Let me start off by saying this was supposed to be for last Sunday, but things got rough over the last week. So, you’re getting it this week instead since I finally have time to type it up and get it posted.
I have to revisit the snow thing from two weeks ago. Why? Because it snowed! Not that I like driving in the snow, but it should stick around for Christmas with this whole polar vortex thing that happened. It got down to twenty degrees below Fahrenheit last night, for pity’s sake. I am happy for the snow. It’s starting to feel like Christmas. Which means I really need to get moving getting stuff done. And I can lose this insanely cold weather, too.
Once again, I was sitting in church and something hit me. We Christians focus on Jesus and his immaculate birth quite a bit on Christmas. But, what about Mary and Joseph? What was going through their minds with all of this? How much had their lives changed because of God’s plan for them? How did they find the strength and courage to follow through with something they knew was going to be huge? They had to have some guess that the road they were about to walk would not be easy. And what about siblings? Was Jesus their only child or were there other children? What happened to the other children of Mary and Joseph, if they existed? While I have no idea if the answers to any of these questions exist, I know as a parent that they did something amazing. Something that I am not certain I could have done in their shoes. It reminds me that the Christmas Story is so much bigger than we tend to think about.

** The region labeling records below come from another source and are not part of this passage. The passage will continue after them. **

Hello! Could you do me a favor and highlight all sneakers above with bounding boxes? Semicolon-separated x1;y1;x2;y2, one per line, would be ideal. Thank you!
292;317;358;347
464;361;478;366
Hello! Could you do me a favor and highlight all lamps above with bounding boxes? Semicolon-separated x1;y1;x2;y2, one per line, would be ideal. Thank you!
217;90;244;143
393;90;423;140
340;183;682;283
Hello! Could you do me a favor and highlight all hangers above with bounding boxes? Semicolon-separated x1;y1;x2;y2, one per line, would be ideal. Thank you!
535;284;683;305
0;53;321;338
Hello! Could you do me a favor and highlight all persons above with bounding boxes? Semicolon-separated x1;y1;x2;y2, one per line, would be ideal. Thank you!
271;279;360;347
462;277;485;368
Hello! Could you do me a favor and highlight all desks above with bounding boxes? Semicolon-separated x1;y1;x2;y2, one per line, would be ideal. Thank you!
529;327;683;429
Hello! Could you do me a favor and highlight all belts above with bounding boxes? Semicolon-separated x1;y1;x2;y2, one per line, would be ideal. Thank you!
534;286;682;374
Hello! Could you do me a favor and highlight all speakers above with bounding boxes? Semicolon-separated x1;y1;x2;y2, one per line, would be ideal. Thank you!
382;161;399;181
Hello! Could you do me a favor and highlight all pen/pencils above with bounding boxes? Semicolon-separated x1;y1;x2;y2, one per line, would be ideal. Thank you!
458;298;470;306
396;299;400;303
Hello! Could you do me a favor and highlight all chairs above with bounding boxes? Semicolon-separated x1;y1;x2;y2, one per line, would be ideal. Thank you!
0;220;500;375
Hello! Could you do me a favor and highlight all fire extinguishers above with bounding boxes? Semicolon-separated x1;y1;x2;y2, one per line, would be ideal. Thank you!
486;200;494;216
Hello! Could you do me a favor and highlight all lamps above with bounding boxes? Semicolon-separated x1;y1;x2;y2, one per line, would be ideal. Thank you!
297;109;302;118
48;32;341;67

I’ve been having to brush off my dusty editorial skills lately. Not the technical stuff. I never have been very good with that. I mean more of the developmental type stuff. I’m working on an anthology with some people and had to work through a handful of the submissions to determine who should move on in the process and which stories should be rejected. I won’t make the final decisions, but I get to help winnow down to the final candidates. It has been interesting to work on again after many years away from something like that.